Task instructions -> Arrange the items from the line with "From the group" to the line with "1204 millimetres" as a CSV with two columns, text and answer, one row per item. Put each field in double quotes and turn any line breaks inside it into spaces.

Material ->

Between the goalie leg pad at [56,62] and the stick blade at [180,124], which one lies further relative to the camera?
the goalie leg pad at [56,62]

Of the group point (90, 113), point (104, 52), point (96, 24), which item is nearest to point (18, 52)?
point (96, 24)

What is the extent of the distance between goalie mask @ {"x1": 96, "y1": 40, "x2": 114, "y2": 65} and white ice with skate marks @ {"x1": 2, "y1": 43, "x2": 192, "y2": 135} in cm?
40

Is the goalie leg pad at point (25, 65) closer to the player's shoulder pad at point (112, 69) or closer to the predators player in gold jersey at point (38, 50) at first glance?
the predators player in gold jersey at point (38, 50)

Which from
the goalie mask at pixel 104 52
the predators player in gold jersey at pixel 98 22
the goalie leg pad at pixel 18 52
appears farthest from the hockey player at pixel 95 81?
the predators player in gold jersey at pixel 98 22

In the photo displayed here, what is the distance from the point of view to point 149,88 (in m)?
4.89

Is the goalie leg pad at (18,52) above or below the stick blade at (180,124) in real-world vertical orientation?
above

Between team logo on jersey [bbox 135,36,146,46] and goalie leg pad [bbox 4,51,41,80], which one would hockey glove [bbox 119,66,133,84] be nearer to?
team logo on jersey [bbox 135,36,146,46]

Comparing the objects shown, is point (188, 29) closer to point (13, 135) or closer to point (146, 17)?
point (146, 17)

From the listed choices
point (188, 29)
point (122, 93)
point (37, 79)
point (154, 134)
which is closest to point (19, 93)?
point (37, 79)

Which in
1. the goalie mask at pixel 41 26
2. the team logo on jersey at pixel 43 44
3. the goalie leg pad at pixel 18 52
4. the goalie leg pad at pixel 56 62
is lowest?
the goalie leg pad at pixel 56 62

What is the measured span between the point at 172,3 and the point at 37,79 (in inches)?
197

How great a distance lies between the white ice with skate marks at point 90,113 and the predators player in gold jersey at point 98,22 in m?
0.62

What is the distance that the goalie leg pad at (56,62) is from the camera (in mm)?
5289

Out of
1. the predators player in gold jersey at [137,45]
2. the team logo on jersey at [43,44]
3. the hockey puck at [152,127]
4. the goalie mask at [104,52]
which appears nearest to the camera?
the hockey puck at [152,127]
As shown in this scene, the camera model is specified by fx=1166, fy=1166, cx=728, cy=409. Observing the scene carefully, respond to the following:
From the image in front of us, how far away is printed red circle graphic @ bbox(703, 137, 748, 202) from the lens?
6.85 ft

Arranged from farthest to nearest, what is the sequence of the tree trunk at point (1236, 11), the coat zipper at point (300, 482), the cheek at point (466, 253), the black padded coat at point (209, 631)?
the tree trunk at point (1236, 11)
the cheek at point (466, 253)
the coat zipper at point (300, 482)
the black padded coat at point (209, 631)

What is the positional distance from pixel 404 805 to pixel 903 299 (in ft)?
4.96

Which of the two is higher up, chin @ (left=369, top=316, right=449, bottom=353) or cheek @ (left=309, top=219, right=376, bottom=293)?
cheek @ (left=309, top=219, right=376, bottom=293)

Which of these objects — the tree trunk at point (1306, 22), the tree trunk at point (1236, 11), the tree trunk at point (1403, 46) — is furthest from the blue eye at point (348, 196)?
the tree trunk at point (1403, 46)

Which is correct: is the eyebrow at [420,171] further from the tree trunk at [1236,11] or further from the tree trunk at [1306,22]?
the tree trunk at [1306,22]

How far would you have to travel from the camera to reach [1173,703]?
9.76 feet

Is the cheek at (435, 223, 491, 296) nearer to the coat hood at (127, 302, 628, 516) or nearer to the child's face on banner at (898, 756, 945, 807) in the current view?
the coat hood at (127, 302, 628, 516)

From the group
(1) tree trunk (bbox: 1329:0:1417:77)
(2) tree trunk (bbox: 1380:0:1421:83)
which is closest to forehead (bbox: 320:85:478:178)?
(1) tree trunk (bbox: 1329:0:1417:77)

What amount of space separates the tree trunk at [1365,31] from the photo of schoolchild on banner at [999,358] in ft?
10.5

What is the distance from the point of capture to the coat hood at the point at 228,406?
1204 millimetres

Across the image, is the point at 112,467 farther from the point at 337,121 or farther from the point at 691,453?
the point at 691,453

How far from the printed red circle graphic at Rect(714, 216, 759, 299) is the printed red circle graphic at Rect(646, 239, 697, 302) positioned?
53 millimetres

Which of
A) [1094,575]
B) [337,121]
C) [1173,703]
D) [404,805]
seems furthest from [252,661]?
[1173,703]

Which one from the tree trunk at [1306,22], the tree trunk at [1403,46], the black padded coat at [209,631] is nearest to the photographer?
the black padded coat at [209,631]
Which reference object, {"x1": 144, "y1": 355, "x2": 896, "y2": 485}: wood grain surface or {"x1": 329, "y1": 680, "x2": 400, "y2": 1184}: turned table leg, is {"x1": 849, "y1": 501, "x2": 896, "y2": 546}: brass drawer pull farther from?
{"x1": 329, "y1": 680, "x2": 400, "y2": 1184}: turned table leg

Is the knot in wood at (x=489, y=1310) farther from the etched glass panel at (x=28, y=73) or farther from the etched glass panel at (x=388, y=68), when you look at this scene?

Exercise solution ->
text,answer
"From the group (1) tree trunk (bbox: 1329:0:1417:77) (2) tree trunk (bbox: 1380:0:1421:83) which is closest to forehead (bbox: 320:85:478:178)?","(1) tree trunk (bbox: 1329:0:1417:77)"
"What amount of space separates the tree trunk at [1365,31] from the photo of schoolchild on banner at [999,358] in ft?","10.5"
"What is the distance from the point of capture to the coat hood at the point at 228,406?","1204 millimetres"